=== List of tasks ===
1. Reproduce the news text word for word, starting with "TORTURE AT HOME" and going on through "have gone unpunished.".
2. Answer these questions using the news text.
(a) How many pages long is the still-classified report?
(b) For how many years did the US Senate Select Committee on Intelligence investigate the CIA's interrogation practices?
(c) How long did the federal investigation into police brutality last?

=== Page text ===
--- start ---

The executive summary of the still-classified 6,200-page report is expected to be released Tuesday and will reportedly contain graphic accounts of the CIA's "enhanced interrogation techniques," which US President Barack Obama labeled as "torture" in August 2009.

The US Senate Select Committee on Intelligence spent four years investigating the CIA's interrogation practices, including waterboarding and sleep deprivation. The so-called torture report was approved for release in April, but has not been immediately published due to the agency's demands to delete sensitive material from the final version.

TORTURE AT HOME

Against the backdrop of torture overseas, an 18-month-long federal investigation into police brutality revealed last week that local authorities use "excessive force" on a regular basis. The finding announced by US Attorney General Eric Holder coincided with violent protests over a series of incidents involving the killing of unarmed black youths by white police officers that have gone unpunished.

Over the past few weeks, two separate grand juries decided against indicting the police officers involved in the shooting deaths of 43-year-old Eric Garner and 18-year-old Michael Brown, both unarmed, over the summer. The non-indictments, coupled with the fatal shooting of a 12-year-old black boy in Cleveland, Ohio, by a white officer has fueled anger among thousands across the United States who have protested in the streets, shutting down highways, staging die-ins and, as a rallying cry, chanting Eric Garner's last words, "I can't breathe."

--- end ---

=== Dataset items ===
--- start ---

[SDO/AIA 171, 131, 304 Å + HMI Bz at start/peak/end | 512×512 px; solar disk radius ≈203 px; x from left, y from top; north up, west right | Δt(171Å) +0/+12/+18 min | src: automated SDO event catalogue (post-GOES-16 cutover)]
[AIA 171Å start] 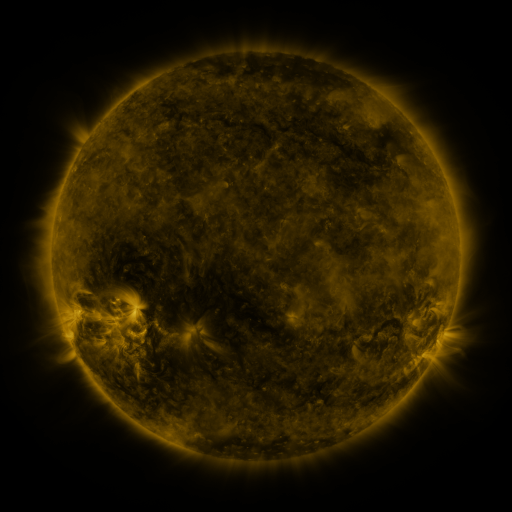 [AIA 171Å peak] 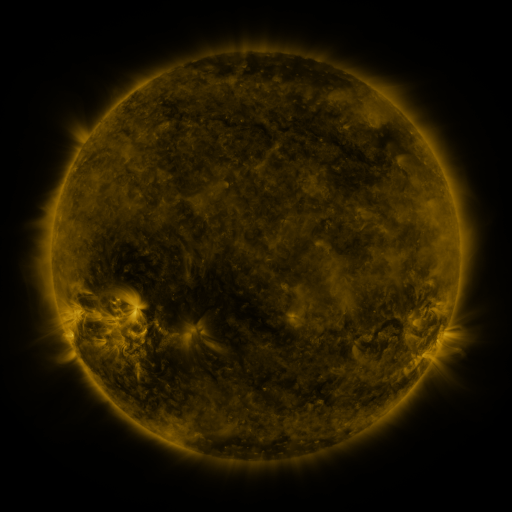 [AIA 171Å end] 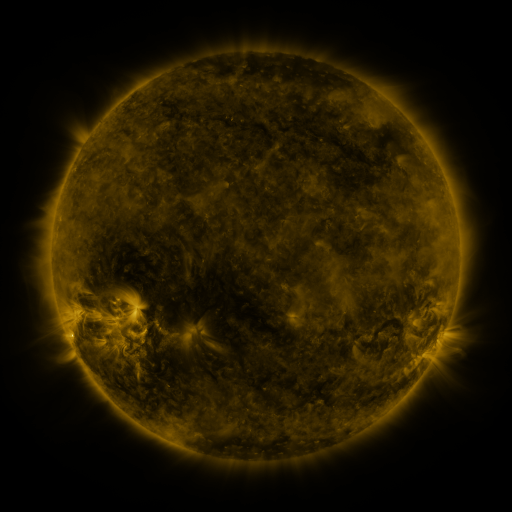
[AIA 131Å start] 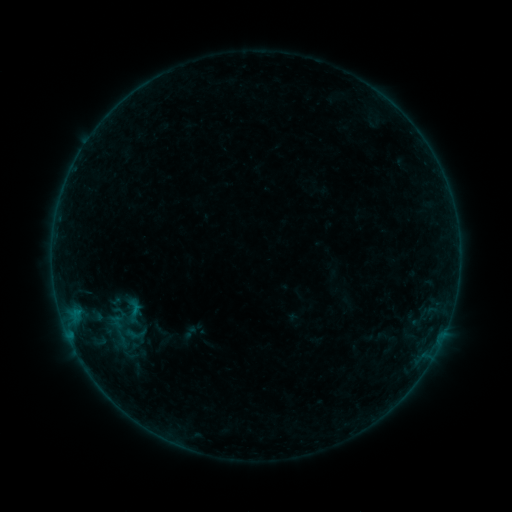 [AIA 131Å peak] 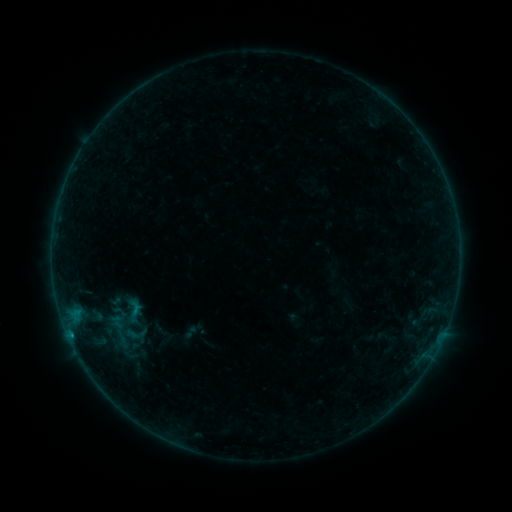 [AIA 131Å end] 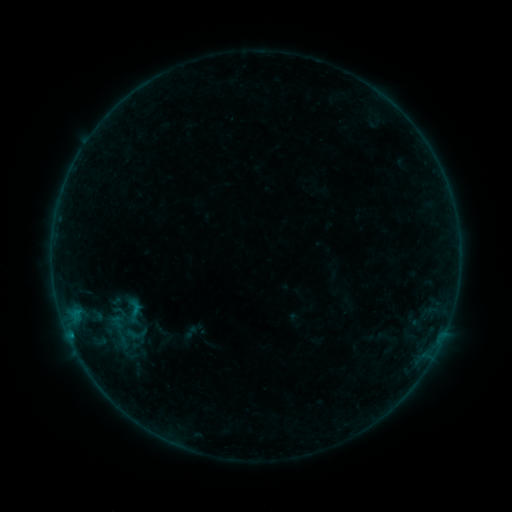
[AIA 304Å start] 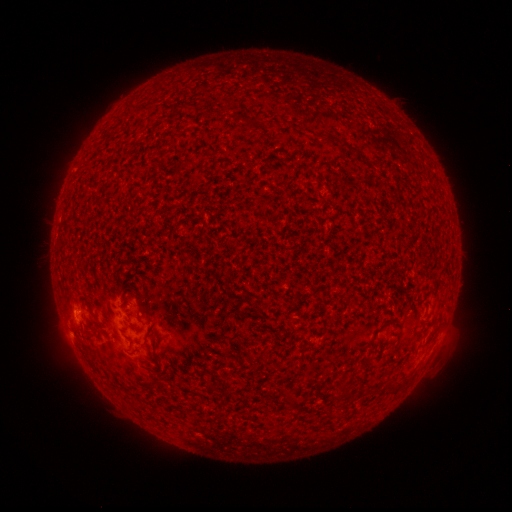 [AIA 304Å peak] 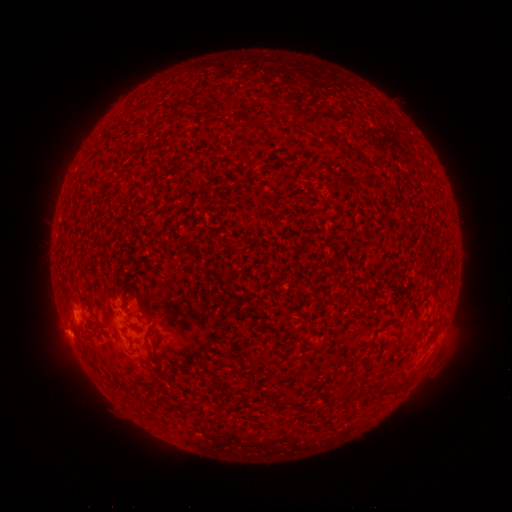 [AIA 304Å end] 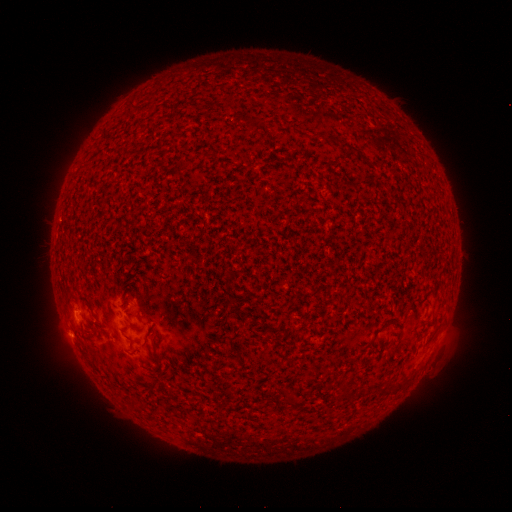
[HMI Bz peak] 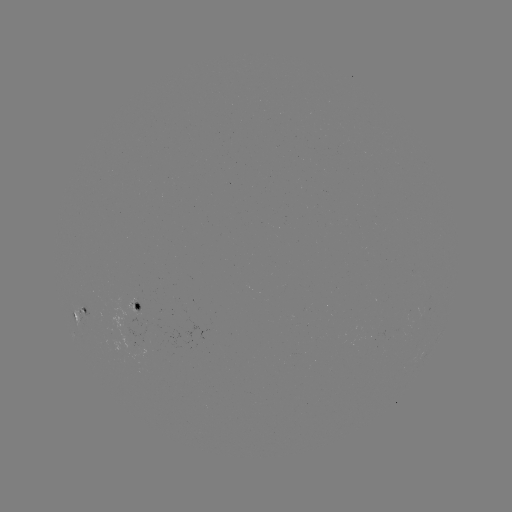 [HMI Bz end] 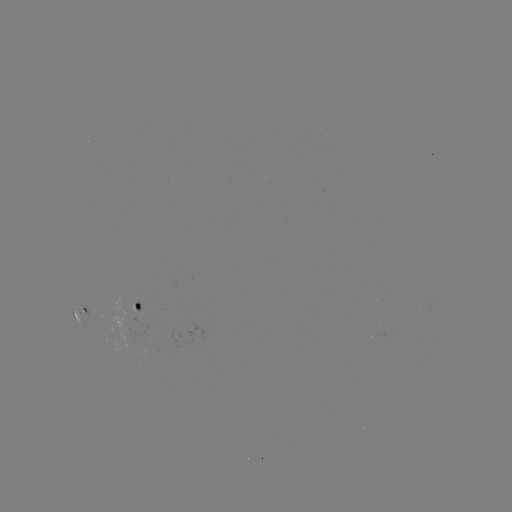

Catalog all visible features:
B2.2 flare: (71, 334)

--- end ---

=== Outputs ===
1.
TORTURE AT HOME

Against the backdrop of torture overseas, an 18-month-long federal investigation into police brutality revealed last week that local authorities use "excessive force" on a regular basis. The finding announced by US Attorney General Eric Holder coincided with violent protests over a series of incidents involving the killing of unarmed black youths by white police officers that have gone unpunished.

2.
(a) 6,200 pages
(b) Four years
(c) 18 months